Produtores, representantes de sindicatos rurais, técnicos de assistência, representantes de cooperativas e extensão rural participaram dos levantamentos das informações nos painéis do Projeto Campo Futuro da CNA.

De acordo com a assessora técnica da Comissão Nacional de Aquicultura da CNA, Lilian Figueiredo, nos municípios de Palotina e Toledo foi constatado que a aquicultura vem se desenvolvendo bastante, principalmente pela presença de duas fortes cooperativas no estado, a C. Vale e a Copacol, o que fez com que mais produtores entrassem no negócio visando abastecer estas indústrias.

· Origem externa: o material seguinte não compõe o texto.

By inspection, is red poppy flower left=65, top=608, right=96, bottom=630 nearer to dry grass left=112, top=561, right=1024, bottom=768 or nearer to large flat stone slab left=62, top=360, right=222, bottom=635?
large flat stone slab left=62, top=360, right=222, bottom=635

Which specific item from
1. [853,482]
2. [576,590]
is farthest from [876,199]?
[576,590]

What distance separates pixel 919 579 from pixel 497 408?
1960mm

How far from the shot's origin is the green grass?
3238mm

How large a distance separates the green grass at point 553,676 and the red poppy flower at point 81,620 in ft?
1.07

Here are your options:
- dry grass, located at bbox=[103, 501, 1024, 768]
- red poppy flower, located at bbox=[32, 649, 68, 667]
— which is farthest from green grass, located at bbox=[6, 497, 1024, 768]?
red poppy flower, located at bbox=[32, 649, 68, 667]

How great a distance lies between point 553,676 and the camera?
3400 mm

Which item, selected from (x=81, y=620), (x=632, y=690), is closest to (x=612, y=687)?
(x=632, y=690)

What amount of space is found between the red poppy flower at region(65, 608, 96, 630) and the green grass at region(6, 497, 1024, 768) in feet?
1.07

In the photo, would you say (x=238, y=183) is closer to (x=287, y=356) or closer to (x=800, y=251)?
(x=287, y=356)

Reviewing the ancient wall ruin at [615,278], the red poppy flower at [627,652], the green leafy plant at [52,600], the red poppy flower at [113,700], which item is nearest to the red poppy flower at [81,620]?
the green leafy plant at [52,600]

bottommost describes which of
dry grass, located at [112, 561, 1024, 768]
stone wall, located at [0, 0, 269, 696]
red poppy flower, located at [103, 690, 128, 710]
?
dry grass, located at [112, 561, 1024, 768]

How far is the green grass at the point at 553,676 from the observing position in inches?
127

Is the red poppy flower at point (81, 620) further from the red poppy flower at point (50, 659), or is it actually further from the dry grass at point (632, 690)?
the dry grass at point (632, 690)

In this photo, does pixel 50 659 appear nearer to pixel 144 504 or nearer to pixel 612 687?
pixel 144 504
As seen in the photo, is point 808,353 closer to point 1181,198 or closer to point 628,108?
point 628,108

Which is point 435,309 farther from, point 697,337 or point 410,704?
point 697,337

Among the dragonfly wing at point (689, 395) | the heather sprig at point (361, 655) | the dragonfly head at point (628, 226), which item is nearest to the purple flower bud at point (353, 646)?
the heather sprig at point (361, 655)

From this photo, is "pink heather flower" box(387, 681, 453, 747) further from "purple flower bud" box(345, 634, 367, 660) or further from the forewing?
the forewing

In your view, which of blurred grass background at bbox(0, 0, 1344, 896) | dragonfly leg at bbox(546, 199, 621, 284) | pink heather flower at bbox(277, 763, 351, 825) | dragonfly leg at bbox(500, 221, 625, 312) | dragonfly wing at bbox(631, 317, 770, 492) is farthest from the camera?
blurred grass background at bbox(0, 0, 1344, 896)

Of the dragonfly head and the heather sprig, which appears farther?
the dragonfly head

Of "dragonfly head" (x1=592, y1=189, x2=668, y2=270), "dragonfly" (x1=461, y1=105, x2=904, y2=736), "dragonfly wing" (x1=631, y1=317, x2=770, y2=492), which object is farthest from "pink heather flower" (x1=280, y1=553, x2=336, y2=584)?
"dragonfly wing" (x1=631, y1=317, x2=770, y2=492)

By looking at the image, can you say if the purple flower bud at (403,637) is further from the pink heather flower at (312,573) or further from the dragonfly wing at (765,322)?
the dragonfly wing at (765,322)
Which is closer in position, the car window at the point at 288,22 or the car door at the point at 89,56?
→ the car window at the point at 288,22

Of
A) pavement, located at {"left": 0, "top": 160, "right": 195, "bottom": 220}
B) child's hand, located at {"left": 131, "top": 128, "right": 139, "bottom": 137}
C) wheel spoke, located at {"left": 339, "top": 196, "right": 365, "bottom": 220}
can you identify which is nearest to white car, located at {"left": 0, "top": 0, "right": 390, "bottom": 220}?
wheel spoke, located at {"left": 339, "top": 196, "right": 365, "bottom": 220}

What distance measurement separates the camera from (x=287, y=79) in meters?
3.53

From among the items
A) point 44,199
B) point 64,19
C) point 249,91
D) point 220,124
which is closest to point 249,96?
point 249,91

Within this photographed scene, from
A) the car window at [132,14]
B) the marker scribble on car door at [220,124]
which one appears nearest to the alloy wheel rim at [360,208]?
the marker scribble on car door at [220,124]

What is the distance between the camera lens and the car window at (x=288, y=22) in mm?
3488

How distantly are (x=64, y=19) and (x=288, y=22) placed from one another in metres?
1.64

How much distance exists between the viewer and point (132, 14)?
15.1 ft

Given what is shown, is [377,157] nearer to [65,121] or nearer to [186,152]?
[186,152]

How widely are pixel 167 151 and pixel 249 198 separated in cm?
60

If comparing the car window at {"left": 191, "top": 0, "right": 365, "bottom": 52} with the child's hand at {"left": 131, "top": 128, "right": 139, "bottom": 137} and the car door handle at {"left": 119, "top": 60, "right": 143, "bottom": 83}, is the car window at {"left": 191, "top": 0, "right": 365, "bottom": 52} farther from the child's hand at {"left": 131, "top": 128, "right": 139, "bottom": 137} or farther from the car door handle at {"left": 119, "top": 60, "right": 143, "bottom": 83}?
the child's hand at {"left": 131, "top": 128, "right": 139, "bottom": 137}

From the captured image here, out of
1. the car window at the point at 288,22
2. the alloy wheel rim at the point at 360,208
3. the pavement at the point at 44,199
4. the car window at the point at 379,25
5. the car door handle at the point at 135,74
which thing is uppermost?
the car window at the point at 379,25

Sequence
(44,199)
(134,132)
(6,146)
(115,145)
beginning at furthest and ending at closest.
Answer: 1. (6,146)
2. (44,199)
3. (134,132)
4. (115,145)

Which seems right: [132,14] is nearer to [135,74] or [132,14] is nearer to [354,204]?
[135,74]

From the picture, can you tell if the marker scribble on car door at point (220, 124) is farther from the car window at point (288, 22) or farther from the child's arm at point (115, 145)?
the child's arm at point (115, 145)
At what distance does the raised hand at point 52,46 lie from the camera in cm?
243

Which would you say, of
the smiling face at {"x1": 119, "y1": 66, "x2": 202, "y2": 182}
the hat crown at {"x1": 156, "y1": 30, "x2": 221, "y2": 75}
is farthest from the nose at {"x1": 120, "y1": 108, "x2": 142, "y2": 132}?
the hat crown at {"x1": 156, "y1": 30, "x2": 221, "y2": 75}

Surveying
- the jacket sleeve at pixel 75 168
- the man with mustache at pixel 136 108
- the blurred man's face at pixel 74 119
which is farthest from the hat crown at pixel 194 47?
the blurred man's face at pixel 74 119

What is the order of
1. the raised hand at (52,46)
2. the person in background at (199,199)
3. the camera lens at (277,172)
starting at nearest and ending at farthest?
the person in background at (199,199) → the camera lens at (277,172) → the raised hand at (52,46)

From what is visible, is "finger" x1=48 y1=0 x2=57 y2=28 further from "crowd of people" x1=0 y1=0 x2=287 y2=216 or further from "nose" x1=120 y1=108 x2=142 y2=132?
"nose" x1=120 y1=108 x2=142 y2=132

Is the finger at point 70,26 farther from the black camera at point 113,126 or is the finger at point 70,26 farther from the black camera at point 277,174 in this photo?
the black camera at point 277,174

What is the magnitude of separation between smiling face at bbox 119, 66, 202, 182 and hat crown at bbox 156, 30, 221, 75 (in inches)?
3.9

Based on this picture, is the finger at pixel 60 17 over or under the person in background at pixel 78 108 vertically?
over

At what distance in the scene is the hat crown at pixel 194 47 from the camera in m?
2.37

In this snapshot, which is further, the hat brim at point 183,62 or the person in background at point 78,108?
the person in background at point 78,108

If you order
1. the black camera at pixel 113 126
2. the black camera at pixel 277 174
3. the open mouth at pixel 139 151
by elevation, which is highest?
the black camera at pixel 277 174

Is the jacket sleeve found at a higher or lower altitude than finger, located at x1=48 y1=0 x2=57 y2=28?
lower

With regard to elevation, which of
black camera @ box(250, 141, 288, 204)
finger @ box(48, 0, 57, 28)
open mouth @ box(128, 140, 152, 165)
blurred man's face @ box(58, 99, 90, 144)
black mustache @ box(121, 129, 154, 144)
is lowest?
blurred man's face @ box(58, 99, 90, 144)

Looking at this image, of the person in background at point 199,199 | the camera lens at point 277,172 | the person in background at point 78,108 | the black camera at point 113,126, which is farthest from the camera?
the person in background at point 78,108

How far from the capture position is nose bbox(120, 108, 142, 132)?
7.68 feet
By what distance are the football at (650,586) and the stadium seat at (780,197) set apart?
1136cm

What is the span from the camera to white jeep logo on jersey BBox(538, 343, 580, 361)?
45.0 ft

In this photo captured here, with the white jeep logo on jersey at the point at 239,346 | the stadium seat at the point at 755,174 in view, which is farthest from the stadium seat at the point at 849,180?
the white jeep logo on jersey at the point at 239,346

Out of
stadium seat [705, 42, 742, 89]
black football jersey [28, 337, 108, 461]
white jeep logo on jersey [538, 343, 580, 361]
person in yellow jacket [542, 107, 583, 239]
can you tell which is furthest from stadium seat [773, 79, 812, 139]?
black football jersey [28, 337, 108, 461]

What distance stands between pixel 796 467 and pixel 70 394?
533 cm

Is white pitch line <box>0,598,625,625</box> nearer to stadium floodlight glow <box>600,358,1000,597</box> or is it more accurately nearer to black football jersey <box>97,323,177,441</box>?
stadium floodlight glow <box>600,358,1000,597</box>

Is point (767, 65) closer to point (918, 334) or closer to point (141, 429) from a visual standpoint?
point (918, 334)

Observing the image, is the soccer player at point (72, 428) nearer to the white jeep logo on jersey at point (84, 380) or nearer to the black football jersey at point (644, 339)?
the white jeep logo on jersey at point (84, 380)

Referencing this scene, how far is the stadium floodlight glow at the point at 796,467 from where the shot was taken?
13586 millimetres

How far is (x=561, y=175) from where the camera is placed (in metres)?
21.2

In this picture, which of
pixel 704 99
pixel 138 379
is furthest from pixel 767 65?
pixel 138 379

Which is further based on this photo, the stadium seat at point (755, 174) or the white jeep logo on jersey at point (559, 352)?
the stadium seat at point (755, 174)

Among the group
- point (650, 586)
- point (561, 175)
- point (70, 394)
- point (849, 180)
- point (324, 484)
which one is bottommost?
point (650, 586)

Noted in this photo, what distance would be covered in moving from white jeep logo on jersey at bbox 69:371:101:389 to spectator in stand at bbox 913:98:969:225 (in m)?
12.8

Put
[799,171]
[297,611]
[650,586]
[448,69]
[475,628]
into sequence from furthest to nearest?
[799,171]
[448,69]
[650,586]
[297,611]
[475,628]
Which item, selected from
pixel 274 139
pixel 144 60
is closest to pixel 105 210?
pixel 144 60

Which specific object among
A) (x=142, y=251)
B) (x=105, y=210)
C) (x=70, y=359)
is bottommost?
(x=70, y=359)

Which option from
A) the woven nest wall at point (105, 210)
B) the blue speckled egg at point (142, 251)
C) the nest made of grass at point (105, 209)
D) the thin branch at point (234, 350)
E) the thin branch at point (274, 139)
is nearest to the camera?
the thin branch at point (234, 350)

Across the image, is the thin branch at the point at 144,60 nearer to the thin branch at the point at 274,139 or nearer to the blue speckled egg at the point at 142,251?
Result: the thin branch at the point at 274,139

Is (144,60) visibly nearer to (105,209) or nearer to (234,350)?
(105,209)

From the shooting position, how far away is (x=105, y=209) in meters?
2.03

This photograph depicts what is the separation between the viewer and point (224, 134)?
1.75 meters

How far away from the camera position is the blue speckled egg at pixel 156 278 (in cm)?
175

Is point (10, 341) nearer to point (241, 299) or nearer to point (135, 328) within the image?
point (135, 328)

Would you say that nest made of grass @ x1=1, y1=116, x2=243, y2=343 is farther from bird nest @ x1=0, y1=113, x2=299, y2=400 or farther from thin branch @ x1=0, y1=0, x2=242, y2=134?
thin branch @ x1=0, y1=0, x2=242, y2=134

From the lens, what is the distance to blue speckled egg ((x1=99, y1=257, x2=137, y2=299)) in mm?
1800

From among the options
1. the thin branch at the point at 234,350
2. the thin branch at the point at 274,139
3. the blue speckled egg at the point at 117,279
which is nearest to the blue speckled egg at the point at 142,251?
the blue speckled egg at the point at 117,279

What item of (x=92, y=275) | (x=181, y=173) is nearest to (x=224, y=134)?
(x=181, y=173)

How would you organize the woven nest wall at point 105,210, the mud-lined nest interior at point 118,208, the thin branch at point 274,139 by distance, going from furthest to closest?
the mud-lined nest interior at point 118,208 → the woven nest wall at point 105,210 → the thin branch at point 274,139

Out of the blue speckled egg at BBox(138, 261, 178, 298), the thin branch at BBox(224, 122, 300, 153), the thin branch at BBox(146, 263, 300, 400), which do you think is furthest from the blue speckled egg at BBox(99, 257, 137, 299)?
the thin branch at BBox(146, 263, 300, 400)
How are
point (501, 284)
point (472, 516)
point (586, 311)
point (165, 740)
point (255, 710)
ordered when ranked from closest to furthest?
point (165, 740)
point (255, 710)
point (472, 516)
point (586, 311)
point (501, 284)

“Apesar do rápido crescimento da atividade na região, hoje os produtores enfrentam grandes problemas com a queda no preço de venda da tilápia, que até o ano passado chegava a R$ 4,40/kg e hoje não passa de R$ 4,00/kg, independente se é vendido diretamente ao mercado ou para as cooperativas, sem o processo de integração”.

Segundo a assessora, dados preliminares indicam que neste preço de venda, a renda do produtor fica prejudicada e são necessárias medidas para reduzir o custo operacional, como a compra conjunta de ração por um melhor preço e intensificação no manejo dos animais, o que pode refletir em uma melhor conversão alimentar.

“A região é caracterizada pelo policultivo. As propriedades não são exclusivas para o cultivo de tilápia. Muitas produzem aves, suínos e soja ou milho como atividades complementares e isso pode justificar a permanência da tilápia na propriedade, mesmo com o atual baixo preço de venda”, explicou Lilian.

Estes foram os últimos painéis de aquicultura de 2018. Os técnicos já passaram por Mato Grosso e Tocantins.